RECORDS:
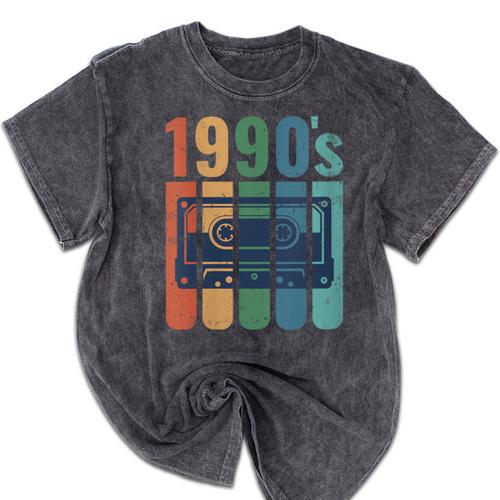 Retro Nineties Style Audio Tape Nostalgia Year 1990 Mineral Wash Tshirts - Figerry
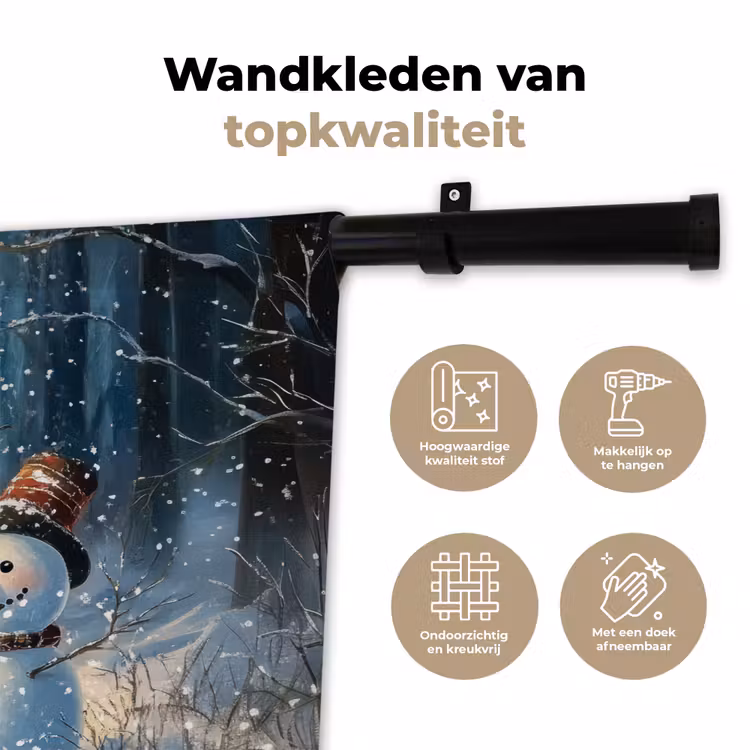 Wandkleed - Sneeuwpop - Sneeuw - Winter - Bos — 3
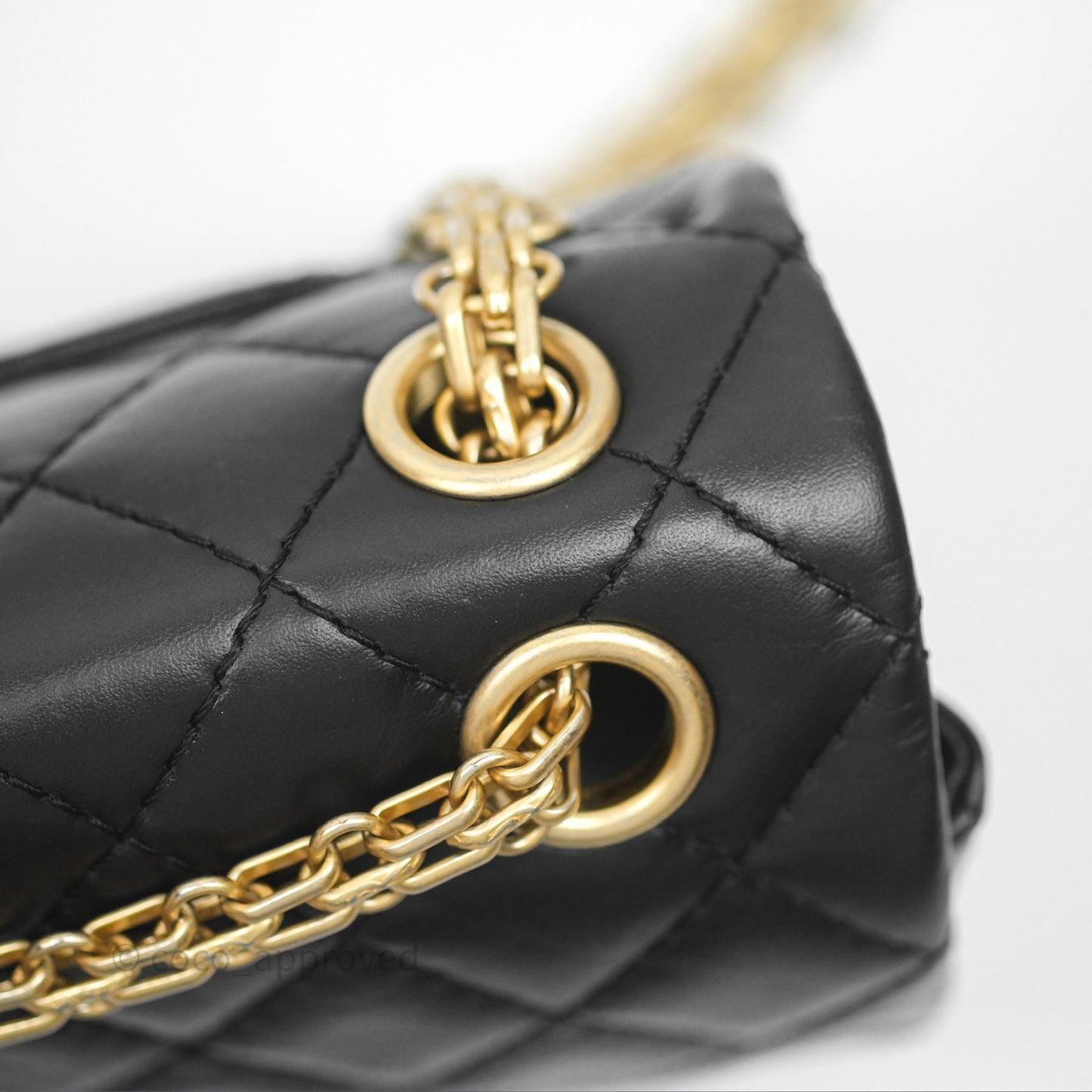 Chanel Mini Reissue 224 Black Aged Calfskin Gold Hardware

==

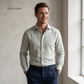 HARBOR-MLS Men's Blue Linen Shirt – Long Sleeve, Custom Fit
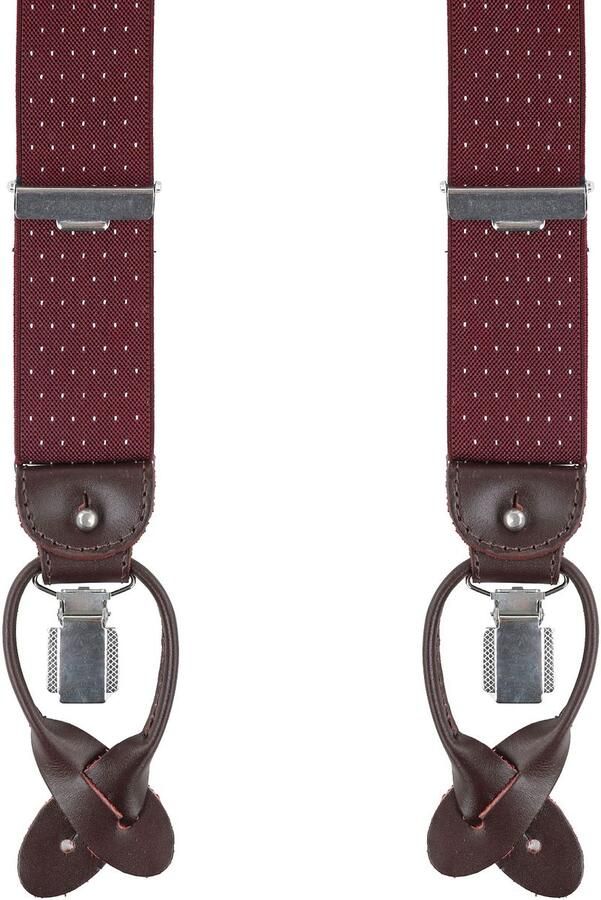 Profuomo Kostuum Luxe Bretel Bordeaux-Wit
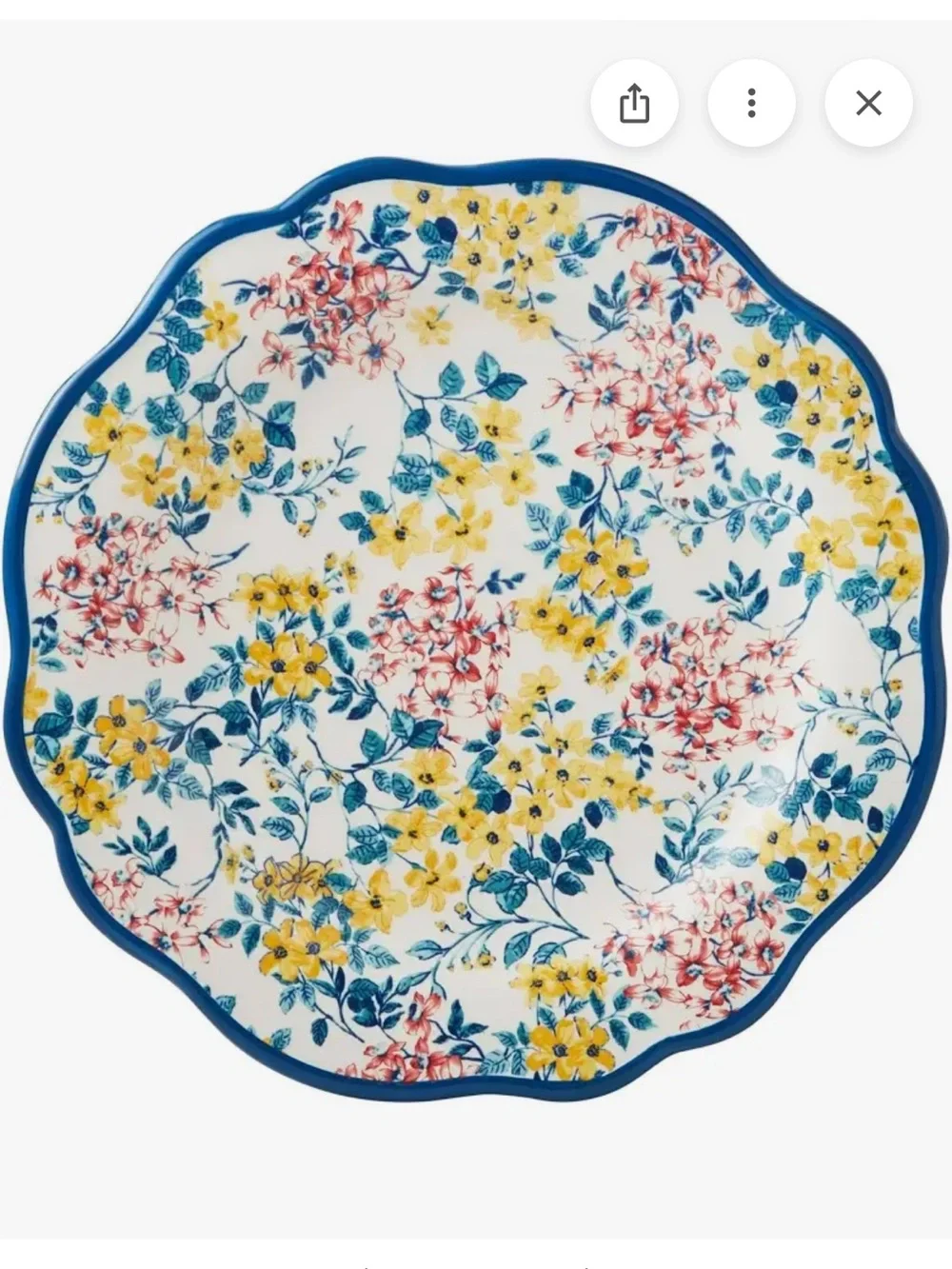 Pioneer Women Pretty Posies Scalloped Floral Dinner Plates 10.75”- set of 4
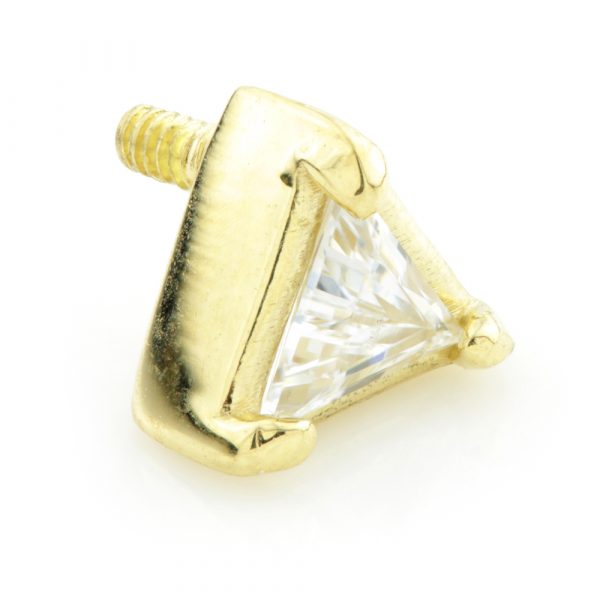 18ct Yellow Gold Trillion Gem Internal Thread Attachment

DIRECTIONS FOR THIS TASK: Among the entries above, take the lines from the one with "Retro Nineties Style" through the one with "Chanel Mini Reissue" and retype them exactly, leaving out the pictures.

ANSWER TO THIS TASK:
 Retro Nineties Style Audio Tape Nostalgia Year 1990 Mineral Wash Tshirts - Figerry
 Wandkleed - Sneeuwpop - Sneeuw - Winter - Bos — 3
 Chanel Mini Reissue 224 Black Aged Calfskin Gold Hardware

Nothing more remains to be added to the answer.